Former NAB chief executive Andrew Thorburn will receive a A$1m payout for his early departure from the bank. Thorburn quit his post earlier this month alongside chair Ken Henry after both men were shamed by commissioner Kenneth Hayne's scathing final report.
As the fallout from Australia's royal commission report reverberates through the industry, NAB said: "In accordance with his contractual entitlements, Mr Thorburn will receive payment of $1,041,449 in lieu of 26 weeks' notice, along with accrued leave entitlements."
"All Mr Thorburn's unvested deferred awards will be forfeited in accordance with plan rules," NAB said. That means he will miss out on A$20m in unvested payouts.

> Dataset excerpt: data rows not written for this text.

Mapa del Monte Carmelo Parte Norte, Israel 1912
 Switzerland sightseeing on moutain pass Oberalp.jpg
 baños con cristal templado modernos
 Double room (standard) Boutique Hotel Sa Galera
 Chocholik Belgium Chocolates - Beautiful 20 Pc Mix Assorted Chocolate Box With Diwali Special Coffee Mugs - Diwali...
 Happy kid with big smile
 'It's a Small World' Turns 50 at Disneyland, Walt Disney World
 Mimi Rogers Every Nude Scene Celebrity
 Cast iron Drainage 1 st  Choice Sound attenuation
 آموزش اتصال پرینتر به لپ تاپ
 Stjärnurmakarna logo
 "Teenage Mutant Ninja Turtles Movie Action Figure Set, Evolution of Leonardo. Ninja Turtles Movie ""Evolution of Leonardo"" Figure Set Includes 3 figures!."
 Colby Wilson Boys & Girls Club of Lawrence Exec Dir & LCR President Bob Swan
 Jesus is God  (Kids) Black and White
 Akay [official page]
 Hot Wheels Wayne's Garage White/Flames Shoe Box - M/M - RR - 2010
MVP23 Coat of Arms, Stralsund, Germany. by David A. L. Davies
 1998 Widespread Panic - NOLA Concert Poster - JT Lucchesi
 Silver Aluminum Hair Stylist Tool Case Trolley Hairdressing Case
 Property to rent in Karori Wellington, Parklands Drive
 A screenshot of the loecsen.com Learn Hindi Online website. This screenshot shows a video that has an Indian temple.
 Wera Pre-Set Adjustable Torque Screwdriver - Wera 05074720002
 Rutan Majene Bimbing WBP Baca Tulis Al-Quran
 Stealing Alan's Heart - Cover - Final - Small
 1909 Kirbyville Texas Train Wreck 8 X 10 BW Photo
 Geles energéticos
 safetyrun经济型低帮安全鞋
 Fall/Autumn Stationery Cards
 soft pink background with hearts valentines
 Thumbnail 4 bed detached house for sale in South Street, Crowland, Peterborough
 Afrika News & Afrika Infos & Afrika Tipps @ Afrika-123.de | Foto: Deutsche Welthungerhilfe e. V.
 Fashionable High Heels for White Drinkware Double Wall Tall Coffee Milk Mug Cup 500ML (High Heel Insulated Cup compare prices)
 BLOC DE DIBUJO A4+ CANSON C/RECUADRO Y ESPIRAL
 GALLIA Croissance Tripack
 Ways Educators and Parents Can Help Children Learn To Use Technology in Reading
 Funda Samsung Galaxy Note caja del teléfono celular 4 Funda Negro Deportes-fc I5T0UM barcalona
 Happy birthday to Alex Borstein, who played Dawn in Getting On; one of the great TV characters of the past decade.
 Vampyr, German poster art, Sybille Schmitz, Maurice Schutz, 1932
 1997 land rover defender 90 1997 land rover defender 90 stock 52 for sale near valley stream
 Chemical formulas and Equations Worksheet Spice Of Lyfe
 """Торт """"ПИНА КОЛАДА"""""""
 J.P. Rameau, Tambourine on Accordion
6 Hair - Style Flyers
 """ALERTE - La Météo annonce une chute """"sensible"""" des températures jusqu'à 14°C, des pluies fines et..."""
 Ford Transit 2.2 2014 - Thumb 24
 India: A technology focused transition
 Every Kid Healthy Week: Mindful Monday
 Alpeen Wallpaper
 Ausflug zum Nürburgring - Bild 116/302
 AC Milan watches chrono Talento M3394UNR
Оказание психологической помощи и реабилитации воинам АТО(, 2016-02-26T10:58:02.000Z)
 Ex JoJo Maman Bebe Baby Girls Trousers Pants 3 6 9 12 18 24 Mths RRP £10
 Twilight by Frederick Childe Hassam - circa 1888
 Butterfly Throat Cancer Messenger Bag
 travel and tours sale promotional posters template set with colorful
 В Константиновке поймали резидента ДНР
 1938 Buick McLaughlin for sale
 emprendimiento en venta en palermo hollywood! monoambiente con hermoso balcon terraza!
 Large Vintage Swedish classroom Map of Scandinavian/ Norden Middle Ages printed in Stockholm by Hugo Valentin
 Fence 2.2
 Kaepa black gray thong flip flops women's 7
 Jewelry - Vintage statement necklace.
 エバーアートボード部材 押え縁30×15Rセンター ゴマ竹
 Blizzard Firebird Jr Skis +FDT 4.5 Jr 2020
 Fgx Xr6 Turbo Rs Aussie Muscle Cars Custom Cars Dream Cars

In the year to September 2018, Thorburn was paid A$4.3m.
I acknowledge the bank has sustained damage as a result of its past practices and comments in the royal commission's final report about them"
Upon his departure, non-executive director Philip Chronican will commence as acting chief executive and will receive a fixed fee of A$150,000 a month until such time as a permanent replacement is appointed.
Both Thorburn and chairman Henry had been under intense scrutiny after Commissioner Hayne wrote in his final report he was not confident they had learnt any lessons from the landmark inquiry into the banking sector.
"More particularly, I was not persuaded that NAB is willing to accept the necessary responsibility for deciding, for itself, what is the right thing to do, and then having its staff act accordingly," he wrote.
"Overall, my fear — that there may be a wide gap between the public face NAB seeks to show and what it does in practice — remains."
"I acknowledge the bank has sustained damage as a result of its past practices and comments in the royal commission's final report about them," Thorburn said in a statement to the Australian Securities Exchange.
NAB has also revealed Henry will be barred from participating in the recruitment of Thorburn's replacement after his initial involvement in the selection process drew sharp criticism.
The royal commission detailed how banks charged fees to dead customers, lied to regulators and delayed making things right with customers who were wronged.